◆ **TASK ITEM**
Write out, word for word, the part that opens with the line containing "Daily Confessions for Kids - cover" and closes with the line containing "2 x Forceum", leaving the pictures out.

◆ **ENTRIES SUPPLIED**
────────────────────

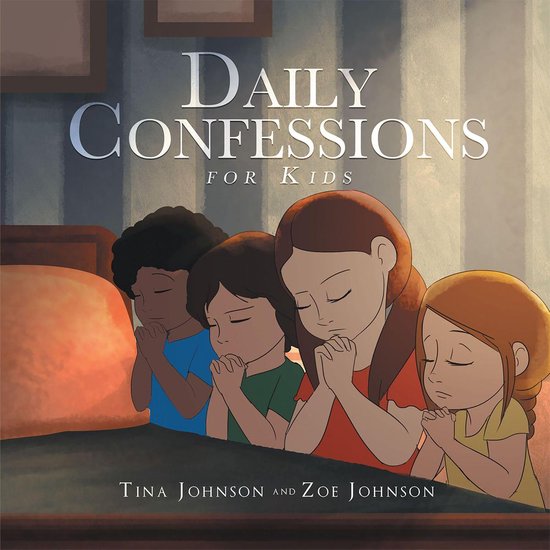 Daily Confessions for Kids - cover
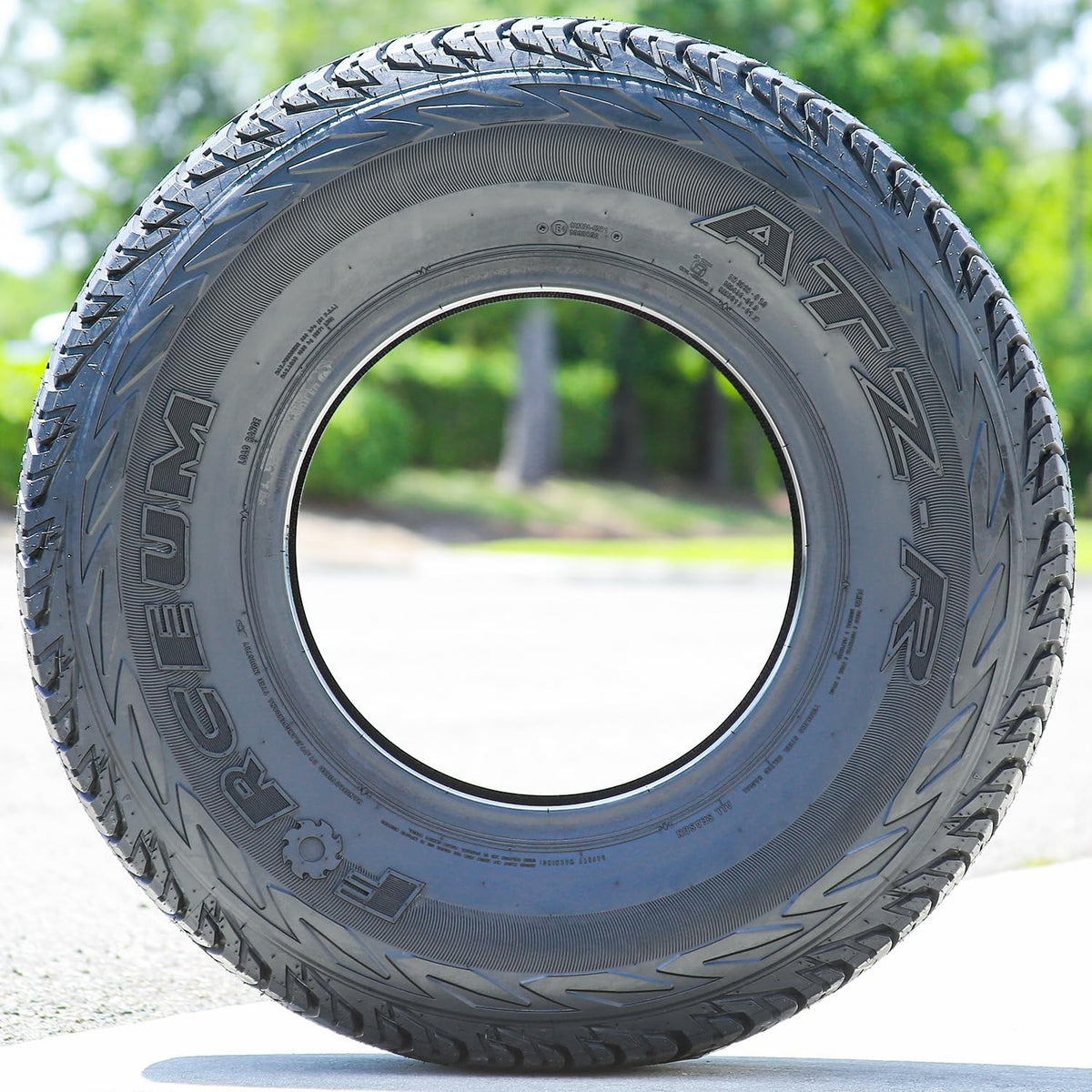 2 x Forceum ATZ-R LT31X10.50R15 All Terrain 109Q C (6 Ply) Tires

────────────────────

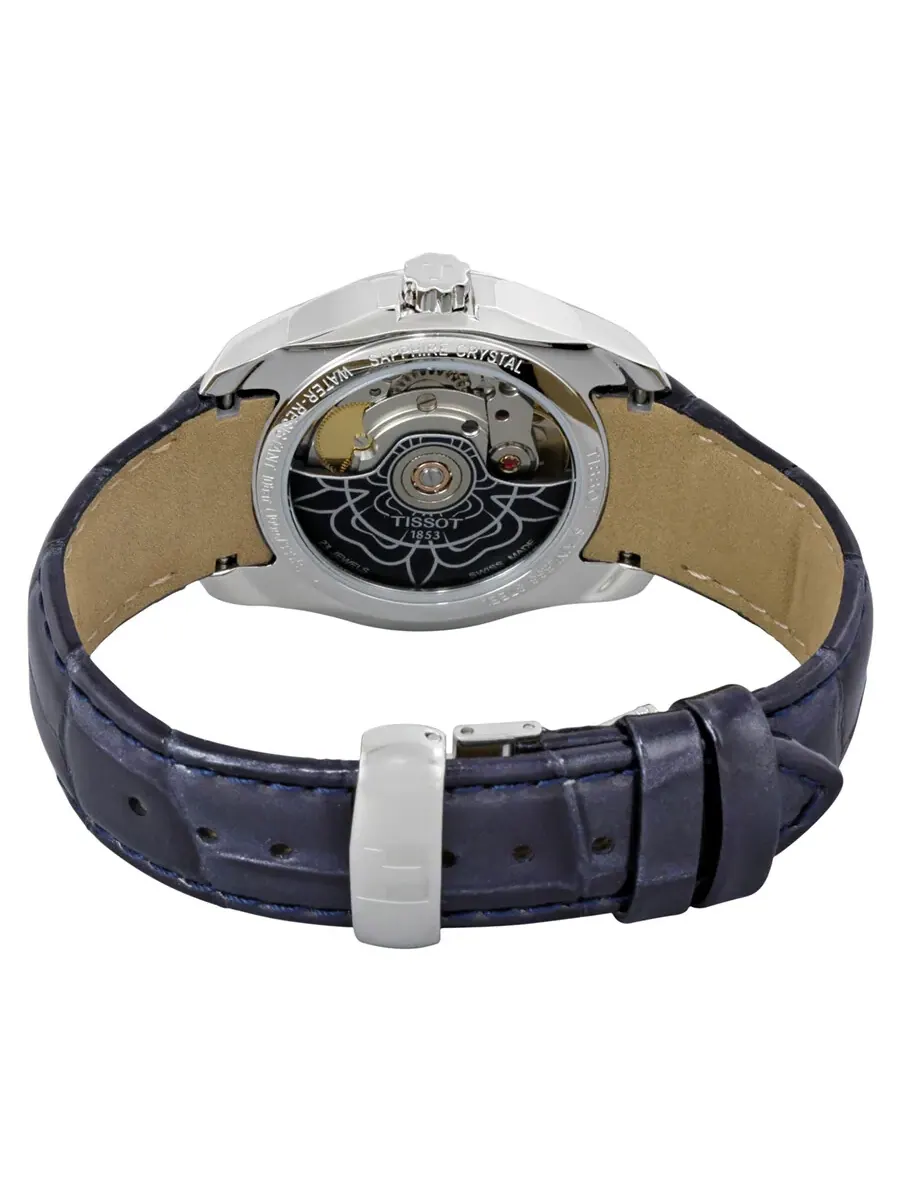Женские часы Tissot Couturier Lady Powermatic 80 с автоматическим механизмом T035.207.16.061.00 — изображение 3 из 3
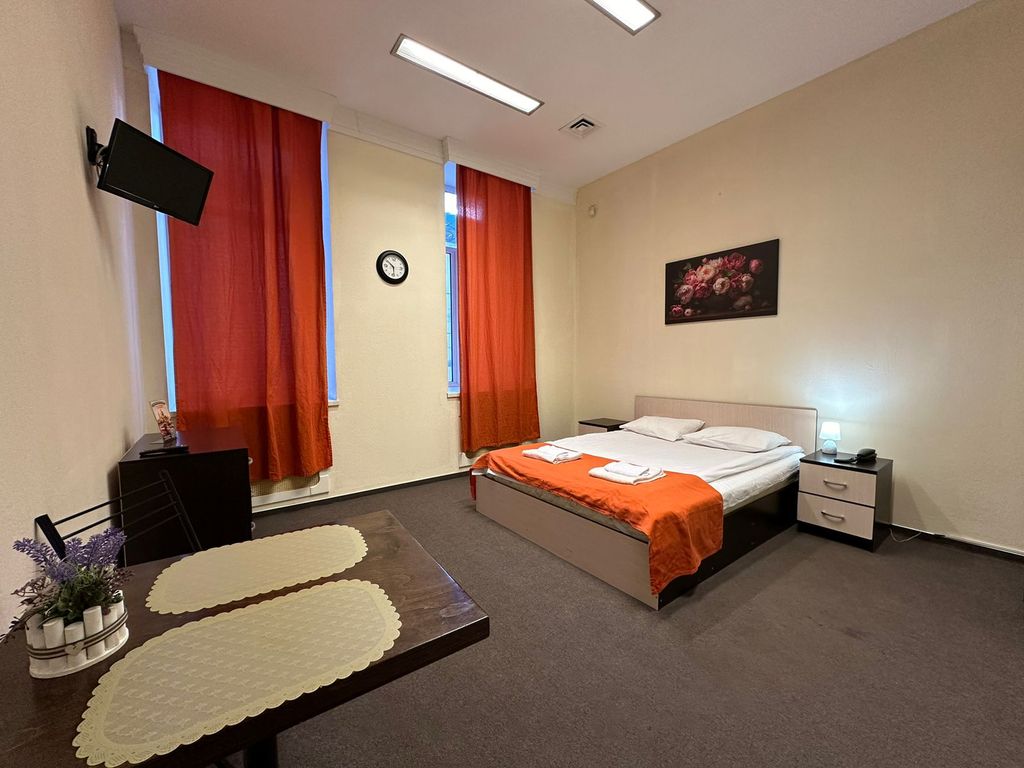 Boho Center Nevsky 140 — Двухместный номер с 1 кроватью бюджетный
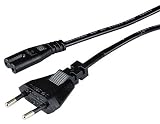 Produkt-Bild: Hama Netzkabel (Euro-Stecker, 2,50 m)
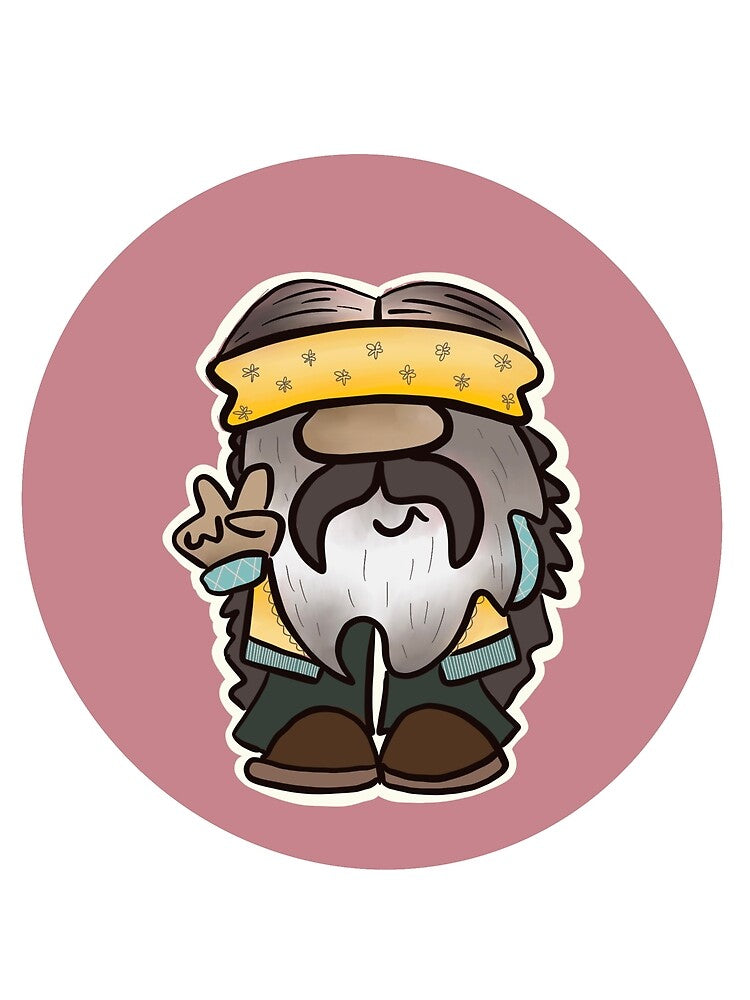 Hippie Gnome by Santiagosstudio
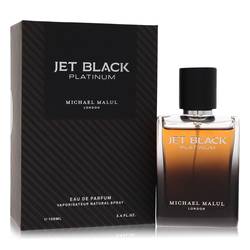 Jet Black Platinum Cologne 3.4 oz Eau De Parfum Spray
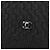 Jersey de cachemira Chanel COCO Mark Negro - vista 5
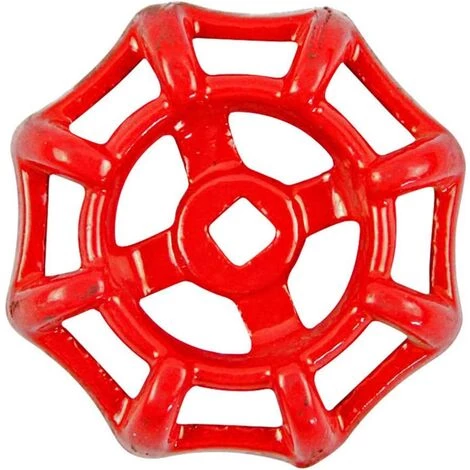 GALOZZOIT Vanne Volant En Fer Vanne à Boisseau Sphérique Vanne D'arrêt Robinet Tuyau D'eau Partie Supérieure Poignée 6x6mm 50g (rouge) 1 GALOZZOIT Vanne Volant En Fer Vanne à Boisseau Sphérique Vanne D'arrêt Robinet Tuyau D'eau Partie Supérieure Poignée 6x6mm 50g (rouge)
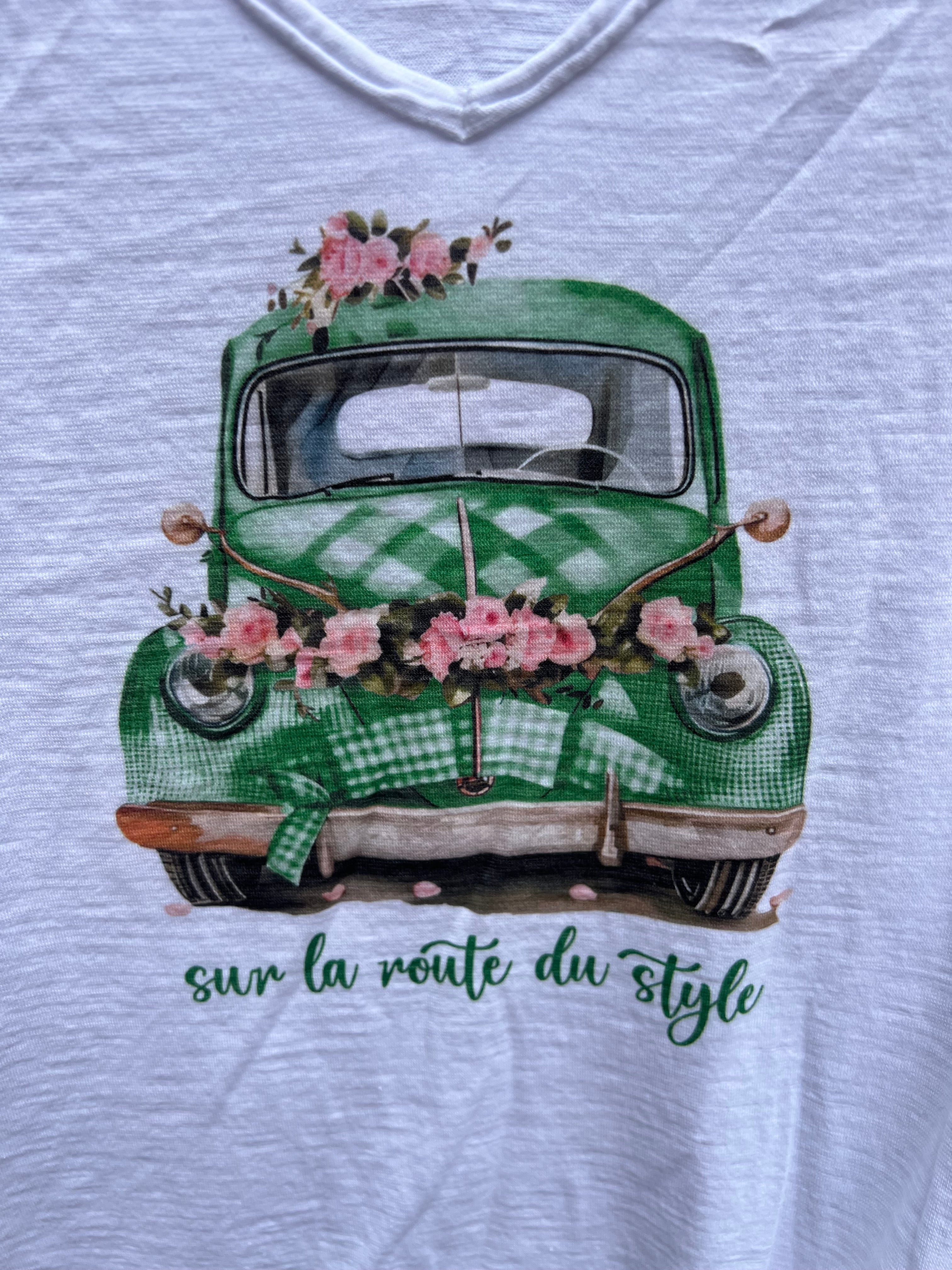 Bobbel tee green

────────────────────

◆ **RESULT OF THE EXERCISE**
 Daily Confessions for Kids - cover
 2 x Forceum ATZ-R LT31X10.50R15 All Terrain 109Q C (6 Ply) Tires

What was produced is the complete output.